The $1.6-billion project would also use valuable resources even as basic transit needs in Fort Worth go unmet. In 2020, Jeff Davis, board chairman of the Trinity Metro system, told the Fort Worth Star Telegram that the current system is “bare bones” and that “we don’t have the funds to meet the needs” of current demand. Fort Worth has too few bus routes, inadequate passenger rail service and receives too little funding to expand with the growth of the city. Service on some routes is too infrequent and ends too early to be useful.

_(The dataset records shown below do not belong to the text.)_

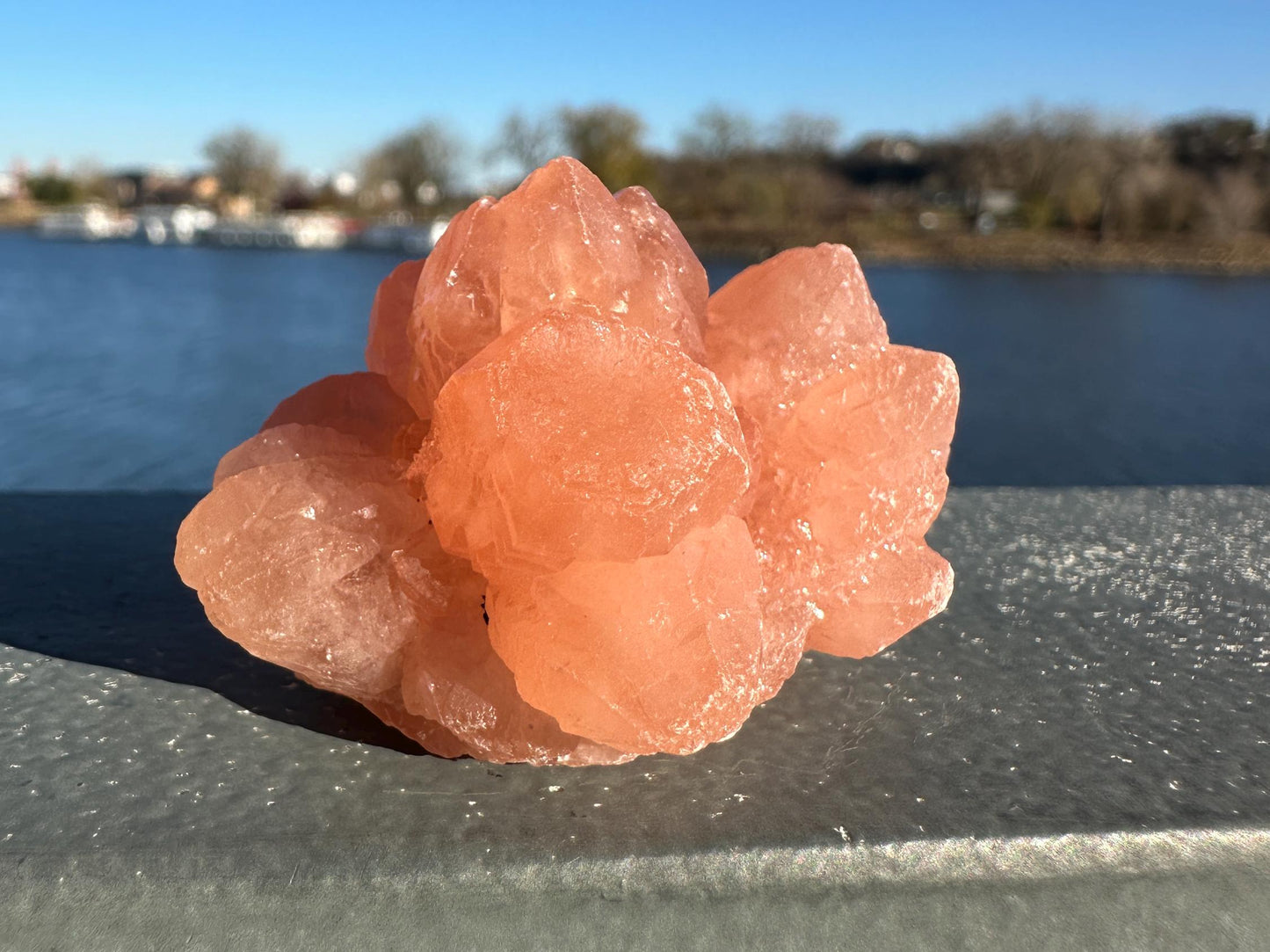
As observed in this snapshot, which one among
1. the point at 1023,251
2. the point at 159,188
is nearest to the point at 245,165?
the point at 159,188

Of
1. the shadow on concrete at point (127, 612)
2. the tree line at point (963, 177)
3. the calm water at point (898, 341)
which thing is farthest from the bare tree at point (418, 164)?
the shadow on concrete at point (127, 612)

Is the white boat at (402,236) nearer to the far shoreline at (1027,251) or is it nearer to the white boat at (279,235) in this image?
the white boat at (279,235)

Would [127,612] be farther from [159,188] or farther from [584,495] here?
[159,188]

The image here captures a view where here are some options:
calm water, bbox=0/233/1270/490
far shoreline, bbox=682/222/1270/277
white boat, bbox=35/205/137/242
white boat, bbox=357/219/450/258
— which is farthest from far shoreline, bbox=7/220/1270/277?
white boat, bbox=35/205/137/242

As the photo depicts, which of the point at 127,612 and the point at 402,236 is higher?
the point at 127,612

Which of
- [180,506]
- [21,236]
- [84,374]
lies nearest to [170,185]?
[21,236]

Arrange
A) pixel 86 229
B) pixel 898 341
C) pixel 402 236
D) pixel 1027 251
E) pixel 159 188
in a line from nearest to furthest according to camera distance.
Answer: pixel 898 341, pixel 1027 251, pixel 402 236, pixel 86 229, pixel 159 188

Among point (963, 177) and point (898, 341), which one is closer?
point (898, 341)
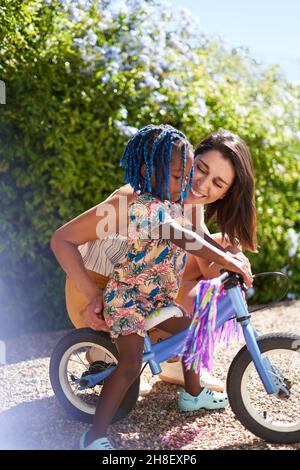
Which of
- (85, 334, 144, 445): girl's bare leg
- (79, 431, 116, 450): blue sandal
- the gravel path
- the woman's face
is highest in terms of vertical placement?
the woman's face

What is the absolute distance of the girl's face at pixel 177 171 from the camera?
265 cm

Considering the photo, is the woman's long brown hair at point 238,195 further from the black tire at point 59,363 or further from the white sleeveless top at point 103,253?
the black tire at point 59,363

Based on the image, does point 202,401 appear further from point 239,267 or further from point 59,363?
point 239,267

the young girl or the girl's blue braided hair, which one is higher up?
the girl's blue braided hair

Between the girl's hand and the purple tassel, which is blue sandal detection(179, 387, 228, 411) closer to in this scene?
the purple tassel

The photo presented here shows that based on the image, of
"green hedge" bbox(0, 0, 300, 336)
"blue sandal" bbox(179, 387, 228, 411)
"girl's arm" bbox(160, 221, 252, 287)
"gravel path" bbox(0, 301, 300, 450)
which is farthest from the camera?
"green hedge" bbox(0, 0, 300, 336)

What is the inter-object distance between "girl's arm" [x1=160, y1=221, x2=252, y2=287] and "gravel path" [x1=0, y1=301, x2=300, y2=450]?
2.33 ft

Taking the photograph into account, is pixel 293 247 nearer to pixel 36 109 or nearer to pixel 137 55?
pixel 137 55

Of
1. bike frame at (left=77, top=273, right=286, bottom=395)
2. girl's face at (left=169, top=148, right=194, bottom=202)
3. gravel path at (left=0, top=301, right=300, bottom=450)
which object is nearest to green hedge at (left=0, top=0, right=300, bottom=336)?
gravel path at (left=0, top=301, right=300, bottom=450)

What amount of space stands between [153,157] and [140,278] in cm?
47

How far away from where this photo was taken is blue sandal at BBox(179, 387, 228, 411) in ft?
10.3
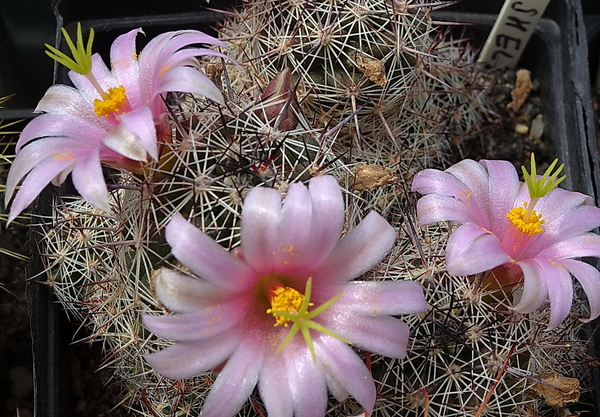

In a plan designed to address these shortcomings, the transit authority and the city laid out goals to develop high-capacity transit services, increase the length and frequency of current services, add new routes and make the whole system more accessible and easier to use. But although the transit authority requested $10 million from the 2021 budget in order to make short-term improvements and additional funding to begin longer-term work, the budget ultimately approved allocated just $1.5 million for transit work. Transit in Fort Worth is primarily funded by trip fares, local sales tax and federal grants, while the Southeast Connector is funded by a mix of state and federal dollars.
Finally, local residents worry about impacts of the construction and larger roads on the community. The TxDOT Community Impacts Assessment states that the construction of the Southeast Connector, which is expected to last five years, will require displacing 23 families from their homes, eight of which are not anticipated to be able to find other housing in the neighborhood. Residents are worried that the already uncomfortably loud noise from the highway will get even louder, while Texas DOT does not plan to put sound barriers in place to protect them.
Other residents worry about the 15 acres of trees in danger of removal, since those trees separate them from the highway aurally and visually. Some residents are also concerned that the project will create a whole new “traffic nightmare,” as reported by NBC Dallas-Fort Worth, because the removal of two on-ramps will create a new traffic bottleneck at the connection of I-820 with Brentwood Stair Road.